Marc Fumaroli : Vaste chausse-trape ! Le mot culture est d’emploi relativement récent. On parlait autrefois de gens cultivés, comme d’un champ stérile que la culture a rendu fertile. Les anthropologues se sont emparés du mot, pour désigner les outils dont se servent les peuples sans écriture pour se défendre contre la nature.

Appliqué à nos sociétés, culture en ce sens est devenue un mot-valise qui désigne tout et n’importe quoi. On parle de culture d’entreprise, de culture rock, pop, rap, de culture de banlieue, de culture élitiste. Ce vague est employé de manière extensive pour désigner les habitudes de vie propres à un groupe social ou les clients d’un même type de divertissement.

De culture–mot valise, on est passé ensuite à la notion de « multiculturalisme », qui prétend décrire et même théoriser une société invraisemblable, composée d’une multitude de cultures différentes ou incompatibles, et qui néanmoins pratiquerait une parfaite tolérance réciproque !

 → Sociologie culturelle et sociologie électorale sont-elles équivalentes ?

En fait, « culture », et par extension « multiculturalisme », notions d’origine anthropologique, puis sociologique, conceptualisent des données statistiques. Elles pensent le réel quantitativement, autrement dit abstraitement.

La sociologie culturelle est de même nature que la sociologie électorale. On dira doctement que les régions de « culture catholique » (c’est-à-dire qui furent autrefois de religion catholique), « votent à maintenant à gauche », (c'est-à-dire pour une gauche qui fut autrefois de conviction socialiste).

Dans cette appréhension par la sociologie des comportements culturels ou électoraux de l’humanité actuelle en pays développé, celle-ci se trouve réduite, par commodité arithmétique, à l’anonymat et la série. 

La sociologie électorale a beaucoup d’analogie avec la sociologie culturelle, qui elle-même recoupe, parfois au point de la recouvrir, la sociologie commerciale. C’est aussi en effet à l’anonymat et à la série que s’intéressent exclusivement, pour cibler en gros et en détail leur clientèle, les industries de consommation de masse et entre autres, les « majors » de la consommation dite culturelle, musique, feuilletons TV, presse et livres de gare.

Il est difficile et même impossible, dans ce mode de penser et de faire, de distinguer ce qui est culturel de ce qui est commercial, la Maison de la culture et le Centre commercial exposant de « l’Art contemporain ». Dans les deux cas, il s’agit de comportements de clientèle dont la marge de choix et le degré de liberté sont faibles.

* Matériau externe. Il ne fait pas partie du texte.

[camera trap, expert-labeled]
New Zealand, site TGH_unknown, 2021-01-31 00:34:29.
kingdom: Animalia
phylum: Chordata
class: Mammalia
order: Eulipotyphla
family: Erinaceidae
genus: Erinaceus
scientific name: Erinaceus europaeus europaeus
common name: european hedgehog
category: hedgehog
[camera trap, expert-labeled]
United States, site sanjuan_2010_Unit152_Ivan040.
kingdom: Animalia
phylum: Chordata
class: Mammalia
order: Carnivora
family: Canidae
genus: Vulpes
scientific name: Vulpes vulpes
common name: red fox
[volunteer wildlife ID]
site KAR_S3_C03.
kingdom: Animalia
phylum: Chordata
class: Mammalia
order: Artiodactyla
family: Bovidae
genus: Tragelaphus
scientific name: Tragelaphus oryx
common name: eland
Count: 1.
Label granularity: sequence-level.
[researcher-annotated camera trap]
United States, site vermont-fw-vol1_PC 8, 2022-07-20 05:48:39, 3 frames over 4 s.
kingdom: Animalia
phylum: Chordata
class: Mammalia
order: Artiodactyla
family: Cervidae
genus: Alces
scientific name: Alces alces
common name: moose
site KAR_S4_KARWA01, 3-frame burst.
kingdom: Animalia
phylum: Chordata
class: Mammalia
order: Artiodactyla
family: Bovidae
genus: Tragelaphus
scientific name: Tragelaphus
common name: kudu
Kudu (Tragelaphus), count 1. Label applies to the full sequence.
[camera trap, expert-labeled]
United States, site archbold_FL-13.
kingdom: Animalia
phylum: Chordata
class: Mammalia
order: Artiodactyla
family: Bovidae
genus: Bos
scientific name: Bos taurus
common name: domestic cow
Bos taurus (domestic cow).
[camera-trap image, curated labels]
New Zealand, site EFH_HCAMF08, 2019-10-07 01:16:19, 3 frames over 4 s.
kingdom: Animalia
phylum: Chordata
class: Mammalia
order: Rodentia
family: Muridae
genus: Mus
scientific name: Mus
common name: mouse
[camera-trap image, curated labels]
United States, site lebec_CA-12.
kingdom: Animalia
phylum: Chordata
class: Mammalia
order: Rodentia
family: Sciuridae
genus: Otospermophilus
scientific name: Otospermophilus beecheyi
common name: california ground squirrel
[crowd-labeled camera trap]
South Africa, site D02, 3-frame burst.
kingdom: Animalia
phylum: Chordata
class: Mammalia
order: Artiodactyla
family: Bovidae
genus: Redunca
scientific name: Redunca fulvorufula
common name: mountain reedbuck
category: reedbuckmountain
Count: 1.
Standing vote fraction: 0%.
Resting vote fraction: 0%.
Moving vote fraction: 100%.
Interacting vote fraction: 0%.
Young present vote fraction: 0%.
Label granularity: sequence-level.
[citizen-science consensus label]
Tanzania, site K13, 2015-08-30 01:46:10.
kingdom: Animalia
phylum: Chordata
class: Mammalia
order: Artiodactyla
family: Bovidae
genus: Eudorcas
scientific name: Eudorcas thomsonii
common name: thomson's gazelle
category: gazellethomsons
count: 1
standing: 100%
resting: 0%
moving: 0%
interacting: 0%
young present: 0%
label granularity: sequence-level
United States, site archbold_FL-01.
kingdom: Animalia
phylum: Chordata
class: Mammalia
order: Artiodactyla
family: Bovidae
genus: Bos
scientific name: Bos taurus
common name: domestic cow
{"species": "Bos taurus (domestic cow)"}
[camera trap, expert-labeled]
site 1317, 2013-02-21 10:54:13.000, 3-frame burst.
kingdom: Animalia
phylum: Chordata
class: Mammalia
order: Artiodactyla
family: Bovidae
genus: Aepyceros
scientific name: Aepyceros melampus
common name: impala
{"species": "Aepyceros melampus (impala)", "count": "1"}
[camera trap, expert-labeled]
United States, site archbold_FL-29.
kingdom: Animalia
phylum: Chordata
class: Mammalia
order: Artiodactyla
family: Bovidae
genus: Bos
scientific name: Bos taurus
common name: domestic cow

La publicité commerciale, comme le politiquement correct médiatique (une litote pour propagande) conditionnent, quand elles ne les dictent pas, les comportements consommateurs que la sociologie et ses statistiques décrivent doctement, après coup, comme libres. Du fait que tout est culturel, tout peut devenir objet de mise en scène muséale, même « la merde d’artiste », même les préservatifs qui font partie de la marchandisation du Tour de France !

La vraie question : qu’est-ce qui échappe au culturel, qu’est-ce qui « cultive » au sens ancien de culture de l’âme ?

D’abord le désir qui naît, on ne sait pourquoi, d’échapper à l’étouffement sociologique du culturel- commercial-électoral. Ensuite l’exercice du discernement et de la préférence personnelles pour ce qui cultive, fertilise et nourrit, au dépens de ce qui fait des nous des cobayes dociles de la sociologie culturelle, commerciale et électorale. Un éveil à soi-même hors du quantifiable. Cela s’appelle aussi la grâce ou la sagesse

 → Le prix vous semble-t-il un élément majeur dans la définition de la culture contemporaine ?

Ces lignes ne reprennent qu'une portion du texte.